Это яростный плач о поколении, которое чуяло в себе огромную силу, но так и не нашло, куда эту силу приложить. О поколении, презирающем мир, в котором живет, но так и не построившем нового мира. О поколении изгоев и бунтарей, которые не смогли сломать ни одной решетки и забились в подвалы заливать свое горе. О поколении, которое рассыпалось одинокими путниками по обочинам магистралей. О поколении, стертом в пыль, перемолотым в труху, спущенном в… Ладно, не будем продолжать.
Все это очень горько, очень безысходно, но очень красиво. А еще довольно непристойно, поскольку разные подробности прожигания жизни выписаны весьма откровенно. По нынешним меркам там нет ничего такого, сейчас пишут куда хлеще (жаль, что не так талантливо), но в 1950-е годы это был настоящий вызов.

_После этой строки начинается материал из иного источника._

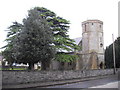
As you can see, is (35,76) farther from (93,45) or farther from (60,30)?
(93,45)

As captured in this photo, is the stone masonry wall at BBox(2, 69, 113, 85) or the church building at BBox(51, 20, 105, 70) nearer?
the stone masonry wall at BBox(2, 69, 113, 85)

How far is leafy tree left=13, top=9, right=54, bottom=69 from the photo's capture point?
15.5m

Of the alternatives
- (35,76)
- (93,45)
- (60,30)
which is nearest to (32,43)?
(35,76)

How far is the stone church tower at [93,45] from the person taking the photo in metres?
36.9

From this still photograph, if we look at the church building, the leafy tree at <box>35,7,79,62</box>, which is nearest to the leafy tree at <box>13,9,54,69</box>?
the leafy tree at <box>35,7,79,62</box>

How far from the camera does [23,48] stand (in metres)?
15.5

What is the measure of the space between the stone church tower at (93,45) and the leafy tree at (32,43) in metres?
22.2

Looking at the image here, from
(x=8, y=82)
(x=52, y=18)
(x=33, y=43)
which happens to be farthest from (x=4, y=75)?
(x=52, y=18)

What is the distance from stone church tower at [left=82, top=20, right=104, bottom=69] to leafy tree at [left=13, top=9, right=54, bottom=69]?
22.2 m

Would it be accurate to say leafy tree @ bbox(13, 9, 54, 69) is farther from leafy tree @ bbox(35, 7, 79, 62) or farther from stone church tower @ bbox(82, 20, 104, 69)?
stone church tower @ bbox(82, 20, 104, 69)

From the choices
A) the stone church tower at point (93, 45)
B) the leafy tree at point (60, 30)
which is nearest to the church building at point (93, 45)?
the stone church tower at point (93, 45)

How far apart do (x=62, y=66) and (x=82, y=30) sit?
1193 cm

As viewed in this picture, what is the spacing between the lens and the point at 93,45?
37438 millimetres

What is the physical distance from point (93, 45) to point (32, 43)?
24.7 meters
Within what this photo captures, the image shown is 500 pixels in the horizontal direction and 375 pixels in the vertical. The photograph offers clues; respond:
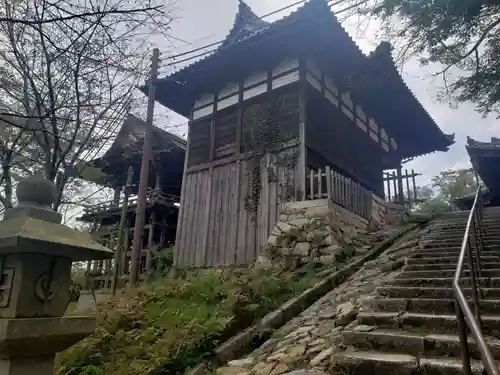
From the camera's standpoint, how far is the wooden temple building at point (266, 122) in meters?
10.1

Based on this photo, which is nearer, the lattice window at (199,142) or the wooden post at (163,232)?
the lattice window at (199,142)

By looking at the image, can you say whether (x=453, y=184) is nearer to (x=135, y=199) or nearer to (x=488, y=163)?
(x=488, y=163)

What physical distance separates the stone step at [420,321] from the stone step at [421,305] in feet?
0.69

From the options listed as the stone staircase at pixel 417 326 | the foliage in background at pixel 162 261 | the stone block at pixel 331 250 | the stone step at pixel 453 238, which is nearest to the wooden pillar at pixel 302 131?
the stone block at pixel 331 250

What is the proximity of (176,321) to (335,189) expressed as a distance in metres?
5.41

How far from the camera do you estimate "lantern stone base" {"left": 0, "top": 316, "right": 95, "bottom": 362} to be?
2107mm

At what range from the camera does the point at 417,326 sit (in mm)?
4117

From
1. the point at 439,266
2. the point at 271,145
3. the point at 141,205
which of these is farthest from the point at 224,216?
the point at 439,266

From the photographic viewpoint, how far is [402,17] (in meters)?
6.38

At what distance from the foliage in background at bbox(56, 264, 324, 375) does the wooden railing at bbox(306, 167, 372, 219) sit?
7.02ft

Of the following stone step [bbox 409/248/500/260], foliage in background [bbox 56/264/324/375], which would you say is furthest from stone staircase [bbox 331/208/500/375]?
foliage in background [bbox 56/264/324/375]

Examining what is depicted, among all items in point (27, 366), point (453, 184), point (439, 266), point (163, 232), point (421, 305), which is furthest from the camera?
point (453, 184)

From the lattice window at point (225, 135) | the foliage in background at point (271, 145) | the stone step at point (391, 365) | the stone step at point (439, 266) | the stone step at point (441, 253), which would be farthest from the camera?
the lattice window at point (225, 135)

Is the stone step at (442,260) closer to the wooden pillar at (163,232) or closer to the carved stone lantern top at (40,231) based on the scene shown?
the carved stone lantern top at (40,231)
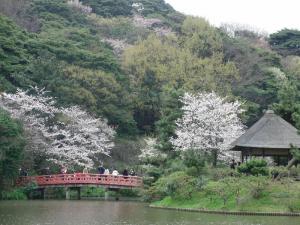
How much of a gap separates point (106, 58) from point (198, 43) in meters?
12.2

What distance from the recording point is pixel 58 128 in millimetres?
49312

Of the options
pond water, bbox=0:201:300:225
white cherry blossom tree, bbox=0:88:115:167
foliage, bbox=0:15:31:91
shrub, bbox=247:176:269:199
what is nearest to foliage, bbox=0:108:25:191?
pond water, bbox=0:201:300:225

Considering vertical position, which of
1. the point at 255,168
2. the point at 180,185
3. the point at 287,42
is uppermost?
the point at 287,42

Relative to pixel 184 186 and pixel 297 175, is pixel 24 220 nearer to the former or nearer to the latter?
pixel 184 186

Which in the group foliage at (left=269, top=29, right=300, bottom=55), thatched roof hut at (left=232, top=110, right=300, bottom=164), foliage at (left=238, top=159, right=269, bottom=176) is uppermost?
foliage at (left=269, top=29, right=300, bottom=55)

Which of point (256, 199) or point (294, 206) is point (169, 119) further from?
point (294, 206)

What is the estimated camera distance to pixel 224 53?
68625 mm

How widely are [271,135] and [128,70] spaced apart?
85.3 feet

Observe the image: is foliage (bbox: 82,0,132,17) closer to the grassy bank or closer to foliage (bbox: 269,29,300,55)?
foliage (bbox: 269,29,300,55)

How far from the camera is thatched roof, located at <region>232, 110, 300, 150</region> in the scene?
3816 cm

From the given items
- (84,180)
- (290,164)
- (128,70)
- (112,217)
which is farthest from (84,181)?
(128,70)

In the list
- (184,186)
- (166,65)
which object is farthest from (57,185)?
(166,65)

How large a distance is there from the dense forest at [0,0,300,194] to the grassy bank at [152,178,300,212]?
636cm

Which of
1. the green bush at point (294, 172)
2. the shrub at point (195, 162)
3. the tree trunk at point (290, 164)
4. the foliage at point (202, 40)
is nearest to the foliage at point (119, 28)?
the foliage at point (202, 40)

Америка услышала этот “Вопль” и онемела. Зрители потрясенно молчали, слушая чтение Гинзберга, которое уже походило на какое-то шаманское заклинание. Со сцены он ушел под бурные овации.
Но целый год после этого никто не рисковал публиковать творение молодого автора. Пока, наконец, смелости не набрался американский бизнесмен Лоуренс Ферлингетти. Он издал “Вопль” в серии “Карманные поэты” (4-й номер), и выпуск этот мгновенно стал сенсацией.
Критики назвали поэму революционной, Гинзберга – гением. Зато ревнители общественной морали отреагировали максимально жестко. Тираж книги был арестован, а Ферлингетти отдали под суд по обвинению в нарушении благопристойности.
Однако “Вопль” за считанные месяцы стал настоящей классикой. А за классику сражаются до последнего – американские литераторы требовали снять все обвинения и разрешить публикацию. К 1961 году процесс завершился полным оправданием Ферлингетти.
На сегодня поэма Аллена Гинзберга заслуженно считается одной из крупнейших вех мировой поэзии середины XX века.